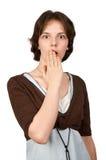 Portrait einer jungen entsetzten Frau Lizenzfreie Stockfotos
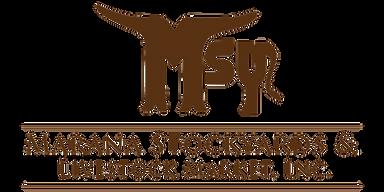 Marana Stockyards Logo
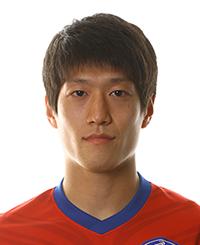 Чун Юн Ли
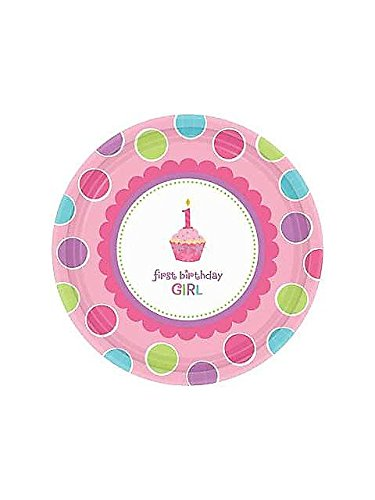 Amscan Sweet Little Cupcake Girl dessert Plates - 18 ct (Sweet Amscan Little Cupcake)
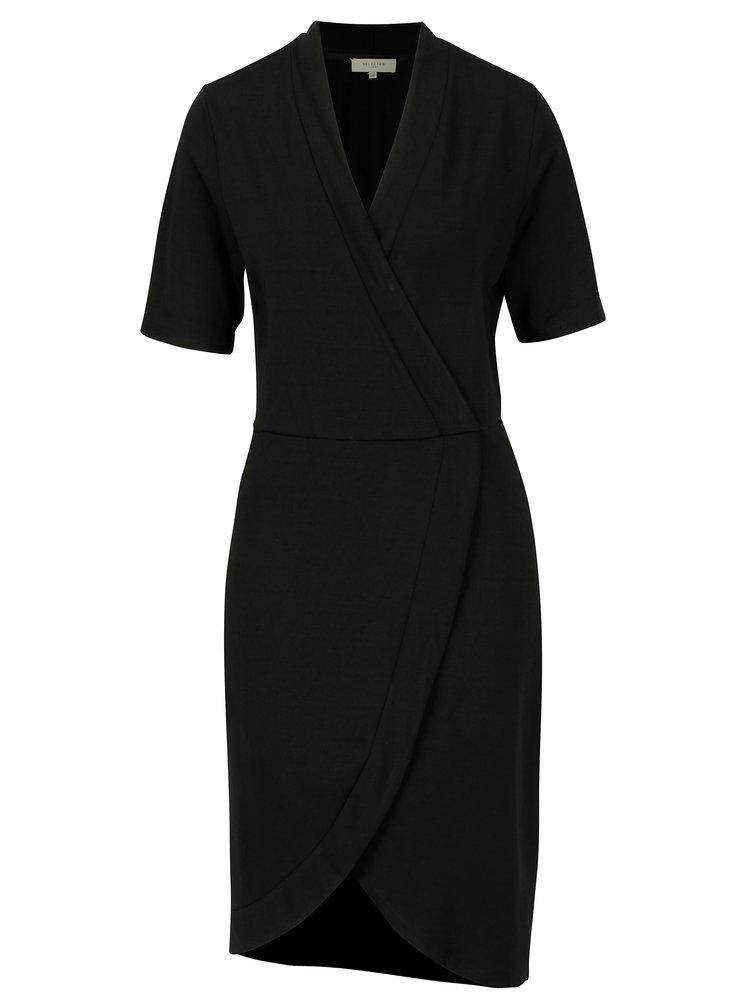 Černé šaty s překládaným předním dílem Selected Femme Elena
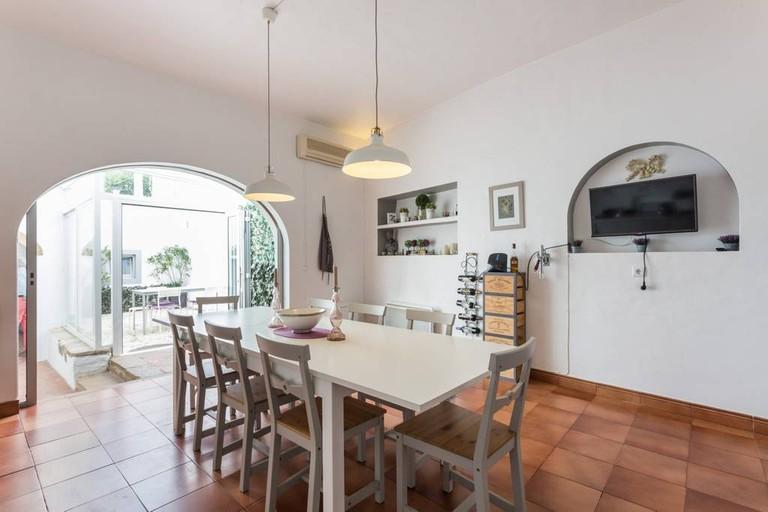 Kitchen in spacious villa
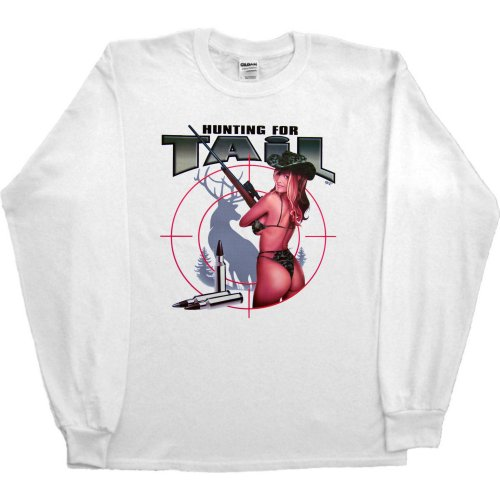 MENS LONG-SLEEVE T-SHIRT : WHITE - LARGE - Hunting for Tail - Funny Deer Hunting Pin Up Girl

WHAT TO WORK ON: The images are to be left out; every line above should be set down exactly.

TASK RESPONSE:
 Portrait einer jungen entsetzten Frau Lizenzfreie Stockfotos
 Marana Stockyards Logo
 Чун Юн Ли
 Amscan Sweet Little Cupcake Girl dessert Plates - 18 ct (Sweet Amscan Little Cupcake)
 Černé šaty s překládaným předním dílem Selected Femme Elena
 Kitchen in spacious villa
 MENS LONG-SLEEVE T-SHIRT : WHITE - LARGE - Hunting for Tail - Funny Deer Hunting Pin Up Girl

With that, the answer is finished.